> _Exercise goal_
Using the data below, please return every line exactly as given.
Material shown section start
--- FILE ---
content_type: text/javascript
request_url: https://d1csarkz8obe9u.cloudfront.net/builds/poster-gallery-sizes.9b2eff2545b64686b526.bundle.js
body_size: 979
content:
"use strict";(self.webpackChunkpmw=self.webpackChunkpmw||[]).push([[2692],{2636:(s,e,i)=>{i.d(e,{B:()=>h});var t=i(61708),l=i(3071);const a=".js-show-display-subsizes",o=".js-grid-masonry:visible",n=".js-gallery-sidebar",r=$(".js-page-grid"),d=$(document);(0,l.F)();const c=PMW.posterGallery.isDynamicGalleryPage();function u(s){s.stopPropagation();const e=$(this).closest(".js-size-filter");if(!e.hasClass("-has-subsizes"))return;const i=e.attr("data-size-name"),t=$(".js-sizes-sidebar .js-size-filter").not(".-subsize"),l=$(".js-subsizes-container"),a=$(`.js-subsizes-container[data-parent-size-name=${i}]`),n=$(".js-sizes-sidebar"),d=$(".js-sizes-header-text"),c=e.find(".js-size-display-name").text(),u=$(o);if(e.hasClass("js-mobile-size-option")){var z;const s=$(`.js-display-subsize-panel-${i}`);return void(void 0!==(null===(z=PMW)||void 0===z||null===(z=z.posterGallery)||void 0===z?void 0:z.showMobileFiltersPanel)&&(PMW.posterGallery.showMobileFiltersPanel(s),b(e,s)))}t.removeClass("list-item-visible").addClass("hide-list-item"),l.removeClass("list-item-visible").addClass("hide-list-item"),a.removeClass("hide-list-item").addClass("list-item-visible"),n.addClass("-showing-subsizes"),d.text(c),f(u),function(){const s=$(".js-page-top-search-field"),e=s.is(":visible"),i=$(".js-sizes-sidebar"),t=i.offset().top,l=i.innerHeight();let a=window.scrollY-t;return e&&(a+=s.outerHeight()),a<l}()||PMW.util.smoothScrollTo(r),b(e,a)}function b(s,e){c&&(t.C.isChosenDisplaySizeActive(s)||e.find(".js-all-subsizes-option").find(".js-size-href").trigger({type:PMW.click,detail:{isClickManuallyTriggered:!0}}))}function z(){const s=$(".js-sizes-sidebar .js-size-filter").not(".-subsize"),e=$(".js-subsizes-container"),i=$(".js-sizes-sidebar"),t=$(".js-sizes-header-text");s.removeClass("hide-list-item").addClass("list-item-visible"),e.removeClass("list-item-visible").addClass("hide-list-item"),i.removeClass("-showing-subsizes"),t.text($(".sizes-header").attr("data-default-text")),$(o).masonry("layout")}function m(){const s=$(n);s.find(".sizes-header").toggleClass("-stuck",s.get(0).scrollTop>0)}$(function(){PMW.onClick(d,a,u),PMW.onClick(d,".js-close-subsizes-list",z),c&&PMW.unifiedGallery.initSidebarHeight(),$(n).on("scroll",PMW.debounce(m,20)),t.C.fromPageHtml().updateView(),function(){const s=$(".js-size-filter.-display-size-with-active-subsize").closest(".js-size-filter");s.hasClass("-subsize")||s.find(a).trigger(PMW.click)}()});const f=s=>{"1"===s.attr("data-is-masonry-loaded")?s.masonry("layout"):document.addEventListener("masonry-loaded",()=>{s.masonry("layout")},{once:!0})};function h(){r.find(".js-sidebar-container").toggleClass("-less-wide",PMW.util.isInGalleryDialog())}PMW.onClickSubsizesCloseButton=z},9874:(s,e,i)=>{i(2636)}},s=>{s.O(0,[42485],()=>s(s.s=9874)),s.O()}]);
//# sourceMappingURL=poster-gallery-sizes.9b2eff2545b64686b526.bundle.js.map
Material shown section end
> _Task result_
--- FILE ---
content_type: text/javascript
request_url: https://d1csarkz8obe9u.cloudfront.net/builds/poster-gallery-sizes.9b2eff2545b64686b526.bundle.js
body_size: 979
content:
"use strict";(self.webpackChunkpmw=self.webpackChunkpmw||[]).push([[2692],{2636:(s,e,i)=>{i.d(e,{B:()=>h});var t=i(61708),l=i(3071);const a=".js-show-display-subsizes",o=".js-grid-masonry:visible",n=".js-gallery-sidebar",r=$(".js-page-grid"),d=$(document);(0,l.F)();const c=PMW.posterGallery.isDynamicGalleryPage();function u(s){s.stopPropagation();const e=$(this).closest(".js-size-filter");if(!e.hasClass("-has-subsizes"))return;const i=e.attr("data-size-name"),t=$(".js-sizes-sidebar .js-size-filter").not(".-subsize"),l=$(".js-subsizes-container"),a=$(`.js-subsizes-container[data-parent-size-name=${i}]`),n=$(".js-sizes-sidebar"),d=$(".js-sizes-header-text"),c=e.find(".js-size-display-name").text(),u=$(o);if(e.hasClass("js-mobile-size-option")){var z;const s=$(`.js-display-subsize-panel-${i}`);return void(void 0!==(null===(z=PMW)||void 0===z||null===(z=z.posterGallery)||void 0===z?void 0:z.showMobileFiltersPanel)&&(PMW.posterGallery.showMobileFiltersPanel(s),b(e,s)))}t.removeClass("list-item-visible").addClass("hide-list-item"),l.removeClass("list-item-visible").addClass("hide-list-item"),a.removeClass("hide-list-item").addClass("list-item-visible"),n.addClass("-showing-subsizes"),d.text(c),f(u),function(){const s=$(".js-page-top-search-field"),e=s.is(":visible"),i=$(".js-sizes-sidebar"),t=i.offset().top,l=i.innerHeight();let a=window.scrollY-t;return e&&(a+=s.outerHeight()),a<l}()||PMW.util.smoothScrollTo(r),b(e,a)}function b(s,e){c&&(t.C.isChosenDisplaySizeActive(s)||e.find(".js-all-subsizes-option").find(".js-size-href").trigger({type:PMW.click,detail:{isClickManuallyTriggered:!0}}))}function z(){const s=$(".js-sizes-sidebar .js-size-filter").not(".-subsize"),e=$(".js-subsizes-container"),i=$(".js-sizes-sidebar"),t=$(".js-sizes-header-text");s.removeClass("hide-list-item").addClass("list-item-visible"),e.removeClass("list-item-visible").addClass("hide-list-item"),i.removeClass("-showing-subsizes"),t.text($(".sizes-header").attr("data-default-text")),$(o).masonry("layout")}function m(){const s=$(n);s.find(".sizes-header").toggleClass("-stuck",s.get(0).scrollTop>0)}$(function(){PMW.onClick(d,a,u),PMW.onClick(d,".js-close-subsizes-list",z),c&&PMW.unifiedGallery.initSidebarHeight(),$(n).on("scroll",PMW.debounce(m,20)),t.C.fromPageHtml().updateView(),function(){const s=$(".js-size-filter.-display-size-with-active-subsize").closest(".js-size-filter");s.hasClass("-subsize")||s.find(a).trigger(PMW.click)}()});const f=s=>{"1"===s.attr("data-is-masonry-loaded")?s.masonry("layout"):document.addEventListener("masonry-loaded",()=>{s.masonry("layout")},{once:!0})};function h(){r.find(".js-sidebar-container").toggleClass("-less-wide",PMW.util.isInGalleryDialog())}PMW.onClickSubsizesCloseButton=z},9874:(s,e,i)=>{i(2636)}},s=>{s.O(0,[42485],()=>s(s.s=9874)),s.O()}]);
//# sourceMappingURL=poster-gallery-sizes.9b2eff2545b64686b526.bundle.js.map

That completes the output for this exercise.